# TASK ITEM A
Answer these questions from the Alien Highway article, one answer per line:
(i) Who programmed the game?
(ii) What kind of robot does the player control?
(iii) What does the player have instead of five lives?
# TASK ITEM B
Summarize the Alien Highway article in two sentences.
# TASK ITEM C
Edit the Alien Highway article by writing out everything from "1986 video game" down to "to Highway Encounter.", with "sequel" changed to "follow-up".

- Developer: Mark Haigh-Hutchinson
- Publisher: Vortex Software
- Platforms: Amstrad CPC ZX Spectrum
- Release: 1986
- Genre: Action
- Mode: Single-player

= Alien Highway =

1986 video game

Alien Highway: Encounter 2 is an isometric action game released by Vortex in 1986 for the ZX Spectrum and Amstrad CPC. It was programmed by Mark Haigh-Hutchinson and is the sequel to Highway Encounter.

== Gameplay ==
Gameplay is similar to Highway Encounter, with the player controlling a "Vorton" robot in its attempt to deliver a bomb to an alien base at the end of a highway. Various enemies and obstacles lie in its path.

A notable difference is that the player has a single Vorton with an energy meter, instead of five lives; accordingly, the bomb must be pushed by the player, whereas in the previous game it was pushed by the player's spare Vortons.

# EXCERPTED DATA
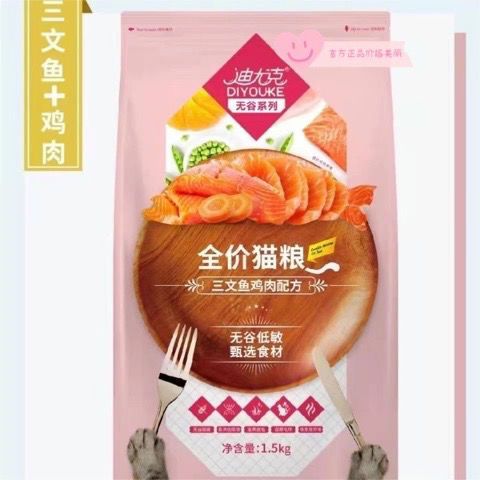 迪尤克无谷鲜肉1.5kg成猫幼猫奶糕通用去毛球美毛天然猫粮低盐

==

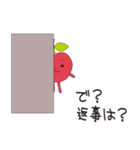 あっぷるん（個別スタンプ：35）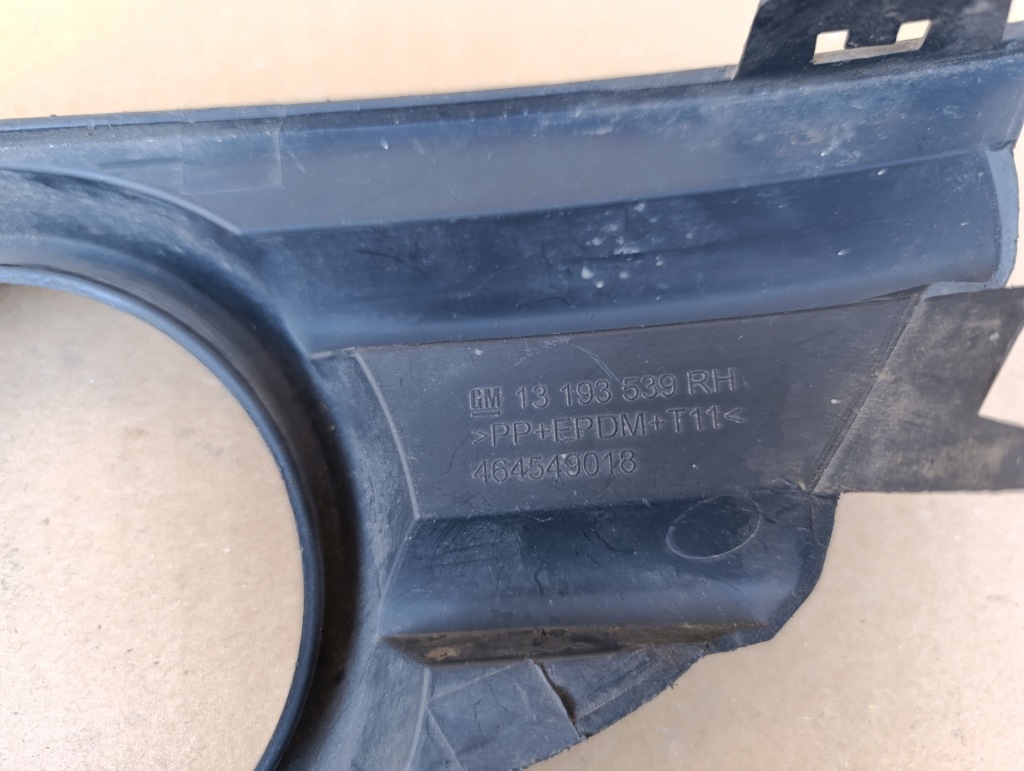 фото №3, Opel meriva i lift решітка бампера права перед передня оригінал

# OUTPUT A
(i) Mark Haigh-Hutchinson
(ii) A "Vorton" robot
(iii) A single Vorton with an energy meter

# OUTPUT B
Alien Highway: Encounter 2 is an isometric action game that Vortex released in 1986 for the ZX Spectrum and Amstrad CPC, programmed by Mark Haigh-Hutchinson as the sequel to Highway Encounter. As in the earlier game, the player guides a "Vorton" robot to deliver a bomb to an alien base at the end of a highway, but this time with a single Vorton and an energy meter instead of five lives, so the player must push the bomb rather than spare Vortons pushing it.

# OUTPUT C
1986 video game

Alien Highway: Encounter 2 is an isometric action game released by Vortex in 1986 for the ZX Spectrum and Amstrad CPC. It was programmed by Mark Haigh-Hutchinson and is the follow-up to Highway Encounter.